Muni Long is sharing one of the most personal updates of her career.
The Grammy-winning singer revealed that she underwent a double lung transplant after a life-threatening health crisis that followed her time onThe Boy Is Mine Tourwith Brandy and Monica. Long said doctors told her she had one week to live without the surgery.
The revelation adds new context to her early exit from the tour last year. At the time, fans knew she was stepping away to focus on her health. Now, Long is explaining just how serious the situation had become.
Long said she had been struggling physically while on the road and eventually developed pneumonia. During one of her final performances, she said she could barely make it through two songs. After returning home for Thanksgiving, she later woke up in the hospital, where doctors presented her with a life-or-death decision.
For a singer, the thought of a double lung transplant carried another fear: what would happen to her voice?
That fear was real. Long has built her career on vocal control, tone, emotion, and songwriting that feels both intimate and direct. Her voice is not just part of her career — it is part of her identity. But in the middle of that crisis, she said her son helped put everything into perspective.
“Quality of life was first,” she said. “I can’t sing if I’m not here.”
“Quality of life was first. I can’t sing if I’m not here.”
Muni Long
That statement carries weight.
In entertainment, especially for Black women artists, there is often pressure to keep showing up, keep performing, keep smiling, and keep pushing through pain. The stage can reward endurance, but the body eventually tells the truth. Long’s story is a reminder that success cannot come before survival.

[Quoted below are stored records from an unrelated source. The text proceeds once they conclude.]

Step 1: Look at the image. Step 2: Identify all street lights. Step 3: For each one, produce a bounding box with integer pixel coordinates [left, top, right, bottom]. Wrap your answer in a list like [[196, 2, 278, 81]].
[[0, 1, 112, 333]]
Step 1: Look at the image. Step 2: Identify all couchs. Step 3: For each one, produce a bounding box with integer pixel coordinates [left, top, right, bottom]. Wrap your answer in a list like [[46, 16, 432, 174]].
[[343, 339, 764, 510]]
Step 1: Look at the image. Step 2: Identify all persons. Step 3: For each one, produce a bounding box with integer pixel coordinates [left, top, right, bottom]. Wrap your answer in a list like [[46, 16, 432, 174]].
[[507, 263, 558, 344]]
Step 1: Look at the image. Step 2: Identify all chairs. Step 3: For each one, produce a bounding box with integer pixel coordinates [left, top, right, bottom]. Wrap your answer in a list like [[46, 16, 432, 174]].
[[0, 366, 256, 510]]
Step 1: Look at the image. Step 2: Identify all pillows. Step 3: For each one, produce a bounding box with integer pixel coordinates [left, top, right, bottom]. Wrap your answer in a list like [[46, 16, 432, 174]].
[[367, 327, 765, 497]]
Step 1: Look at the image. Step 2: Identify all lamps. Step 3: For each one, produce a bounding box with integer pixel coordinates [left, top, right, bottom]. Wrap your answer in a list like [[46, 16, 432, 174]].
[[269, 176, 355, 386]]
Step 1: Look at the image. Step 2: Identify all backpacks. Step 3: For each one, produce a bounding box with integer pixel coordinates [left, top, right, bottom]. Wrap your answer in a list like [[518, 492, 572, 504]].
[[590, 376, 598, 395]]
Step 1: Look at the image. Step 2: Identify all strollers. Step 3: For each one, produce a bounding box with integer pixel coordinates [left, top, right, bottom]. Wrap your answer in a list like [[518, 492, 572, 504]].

The singer, who has been open about living with lupus, said she is now six months post-operation and doing much better. She is continuing medical follow-up, including vocal care, and has shared that her voice has changed following the transplant and vocal surgery.
For fans, the update is both sobering and hopeful.
Muni Long has always had a gift for turning vulnerability into music. Songs like “Hrs and Hrs” and “Made for Me” connected because they felt lived-in, honest, and emotionally specific. Now, her health journey is adding another layer to that connection.
This is not just a comeback story. It is a life story.
Long’s next chapter may not move at the pace the industry demands, but it does not have to. Recovery has its own rhythm. Healing has its own timing.
And for now, the most important thing is that Muni Long is still here — breathing, healing, singing when she can, and choosing life first.